Druring's house, a large, old-fashioned one in what was now an obscure quarter
of the city, had an outer and visible aspect of reserve. It plainly would not
associate with the contiguous elements of its altered environment, and appeared
to have developed some of the eccentricities which come of isolation. One of
these was a "wing," conspicuously irrelevant in point of
architecture, and no less rebellious in the matter of purpose; for it was a
combination of laboratory, menagerie, and museum. It was here that the doctor
indulged the scientific side of his nature in the study of such forms of animal
life as engaged his interest and comforted his taste—which, it must be
confessed, ran rather to the lower forms. For one of the higher types nimbly
and sweetly to recommend itself unto his gentle senses, it had at least to
retain certain rudimentary characteristics allying it to such "dragons of
the prime" as toads and snakes.

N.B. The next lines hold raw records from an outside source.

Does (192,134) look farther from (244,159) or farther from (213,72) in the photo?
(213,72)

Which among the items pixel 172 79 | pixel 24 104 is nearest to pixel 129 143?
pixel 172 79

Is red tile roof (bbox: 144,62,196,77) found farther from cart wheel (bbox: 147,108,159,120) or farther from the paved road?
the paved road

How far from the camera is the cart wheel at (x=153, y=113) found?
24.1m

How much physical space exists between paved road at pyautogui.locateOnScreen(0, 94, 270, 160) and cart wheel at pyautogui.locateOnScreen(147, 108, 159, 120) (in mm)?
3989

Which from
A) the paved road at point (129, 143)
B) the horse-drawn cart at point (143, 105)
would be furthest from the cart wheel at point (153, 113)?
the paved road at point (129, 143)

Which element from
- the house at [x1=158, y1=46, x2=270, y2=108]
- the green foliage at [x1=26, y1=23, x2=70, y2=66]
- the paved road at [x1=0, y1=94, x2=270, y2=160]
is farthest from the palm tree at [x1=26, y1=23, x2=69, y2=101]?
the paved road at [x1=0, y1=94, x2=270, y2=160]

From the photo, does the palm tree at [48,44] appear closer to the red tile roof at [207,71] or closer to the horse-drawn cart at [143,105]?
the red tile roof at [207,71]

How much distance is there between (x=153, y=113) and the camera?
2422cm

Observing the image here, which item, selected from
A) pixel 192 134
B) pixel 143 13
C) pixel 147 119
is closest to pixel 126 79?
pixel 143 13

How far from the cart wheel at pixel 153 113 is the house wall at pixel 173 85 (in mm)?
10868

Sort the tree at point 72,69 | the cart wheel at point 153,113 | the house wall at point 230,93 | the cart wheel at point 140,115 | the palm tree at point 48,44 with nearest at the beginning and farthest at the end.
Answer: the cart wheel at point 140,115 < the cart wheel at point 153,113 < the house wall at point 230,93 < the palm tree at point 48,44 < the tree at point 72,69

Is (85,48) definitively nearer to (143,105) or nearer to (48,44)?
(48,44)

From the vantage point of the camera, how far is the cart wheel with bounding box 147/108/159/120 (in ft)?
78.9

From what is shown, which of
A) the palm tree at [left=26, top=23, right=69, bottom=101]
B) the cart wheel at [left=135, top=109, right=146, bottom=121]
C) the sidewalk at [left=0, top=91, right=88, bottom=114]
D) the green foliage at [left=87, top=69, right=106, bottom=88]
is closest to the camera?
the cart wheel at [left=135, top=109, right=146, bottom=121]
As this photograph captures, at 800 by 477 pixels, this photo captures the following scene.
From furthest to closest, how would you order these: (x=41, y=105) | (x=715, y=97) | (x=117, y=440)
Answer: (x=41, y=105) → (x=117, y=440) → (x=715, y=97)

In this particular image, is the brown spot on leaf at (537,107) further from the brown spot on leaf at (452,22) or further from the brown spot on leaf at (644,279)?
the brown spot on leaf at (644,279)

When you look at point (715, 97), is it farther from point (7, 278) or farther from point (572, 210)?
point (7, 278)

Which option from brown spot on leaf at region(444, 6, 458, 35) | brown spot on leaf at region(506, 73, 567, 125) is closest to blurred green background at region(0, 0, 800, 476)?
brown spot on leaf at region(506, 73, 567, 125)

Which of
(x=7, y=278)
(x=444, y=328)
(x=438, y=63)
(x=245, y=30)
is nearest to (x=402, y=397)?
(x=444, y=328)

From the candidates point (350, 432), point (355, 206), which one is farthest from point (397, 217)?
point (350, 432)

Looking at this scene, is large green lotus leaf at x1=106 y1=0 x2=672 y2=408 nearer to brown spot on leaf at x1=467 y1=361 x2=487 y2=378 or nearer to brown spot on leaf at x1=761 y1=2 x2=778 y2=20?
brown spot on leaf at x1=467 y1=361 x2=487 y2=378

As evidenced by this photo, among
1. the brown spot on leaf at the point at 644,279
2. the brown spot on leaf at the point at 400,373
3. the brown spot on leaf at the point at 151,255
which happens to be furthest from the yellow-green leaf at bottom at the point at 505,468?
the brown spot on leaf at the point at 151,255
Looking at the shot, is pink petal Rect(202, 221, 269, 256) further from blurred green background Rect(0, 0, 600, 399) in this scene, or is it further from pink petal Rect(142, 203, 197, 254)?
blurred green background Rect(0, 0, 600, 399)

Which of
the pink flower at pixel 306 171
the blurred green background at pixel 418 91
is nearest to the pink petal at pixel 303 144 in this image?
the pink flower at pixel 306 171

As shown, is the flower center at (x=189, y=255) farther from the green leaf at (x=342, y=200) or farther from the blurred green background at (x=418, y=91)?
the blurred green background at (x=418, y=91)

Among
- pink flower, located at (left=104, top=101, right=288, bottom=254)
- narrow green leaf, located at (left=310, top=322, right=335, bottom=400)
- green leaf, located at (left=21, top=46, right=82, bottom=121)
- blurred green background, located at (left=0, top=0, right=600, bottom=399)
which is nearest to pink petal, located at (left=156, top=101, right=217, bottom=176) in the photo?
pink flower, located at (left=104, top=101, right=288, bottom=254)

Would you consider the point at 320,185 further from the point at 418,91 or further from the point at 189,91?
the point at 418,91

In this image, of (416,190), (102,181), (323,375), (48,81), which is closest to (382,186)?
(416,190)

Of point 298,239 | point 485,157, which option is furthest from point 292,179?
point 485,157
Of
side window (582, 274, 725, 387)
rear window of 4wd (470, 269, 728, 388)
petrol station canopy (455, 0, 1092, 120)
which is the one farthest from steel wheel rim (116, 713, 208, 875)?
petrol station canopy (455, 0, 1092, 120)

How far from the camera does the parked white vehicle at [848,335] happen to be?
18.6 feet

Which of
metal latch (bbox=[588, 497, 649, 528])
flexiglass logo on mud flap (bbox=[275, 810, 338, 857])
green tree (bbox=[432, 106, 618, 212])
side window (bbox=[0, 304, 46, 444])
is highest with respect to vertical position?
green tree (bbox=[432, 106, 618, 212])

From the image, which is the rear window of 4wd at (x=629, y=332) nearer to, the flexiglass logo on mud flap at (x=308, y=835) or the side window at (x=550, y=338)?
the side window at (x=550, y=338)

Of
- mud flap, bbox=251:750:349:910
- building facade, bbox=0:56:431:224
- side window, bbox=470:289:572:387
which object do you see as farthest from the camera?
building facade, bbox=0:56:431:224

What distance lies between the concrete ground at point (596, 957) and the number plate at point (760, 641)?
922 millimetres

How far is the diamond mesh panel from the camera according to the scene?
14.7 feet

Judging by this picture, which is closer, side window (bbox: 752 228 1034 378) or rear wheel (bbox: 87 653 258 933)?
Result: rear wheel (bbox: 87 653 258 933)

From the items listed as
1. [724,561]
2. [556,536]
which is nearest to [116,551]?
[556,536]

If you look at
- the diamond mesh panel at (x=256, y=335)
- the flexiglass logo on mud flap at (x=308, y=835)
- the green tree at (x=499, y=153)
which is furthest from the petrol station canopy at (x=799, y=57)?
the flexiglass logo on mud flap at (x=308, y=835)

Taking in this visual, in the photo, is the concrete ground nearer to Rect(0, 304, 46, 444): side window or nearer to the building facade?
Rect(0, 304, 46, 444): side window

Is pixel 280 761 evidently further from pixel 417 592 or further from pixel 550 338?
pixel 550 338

His scientific sympathies were distinctly
reptilian; he loved nature's vulgarians and described himself as the Zola of
zoology. His wife and daughters, not having the advantage to share his
enlightened curiosity regarding the works and ways of our ill-starred
fellow-creatures, were, with needless austerity, excluded from what he called
the Snakery, and doomed to companionship with their own kind; though, to soften
the rigors of their lot, he had permitted them, out of his great wealth, to
outdo the reptiles in the gorgeousness of their surroundings and to shine with
a superior splendor.
Architecturally, and in point of
"furnishing," the Snakery had a severe simplicity befitting the
humble circumstances of its occupants, many of whom, indeed, could not safely
have been intrusted with the liberty which is necessary to the full enjoyment
of luxury, for they had the troublesome peculiarity of being alive. In their
own apartments, however, they were under as little personal restraint as was
compatible with their protection from the baneful habit of swallowing one
another; and, as Brayton had thoughtfully been apprised, it was more than a
tradition that some of them had at divers times been found in parts of the
premises where it would have embarrassed them to explain their presence.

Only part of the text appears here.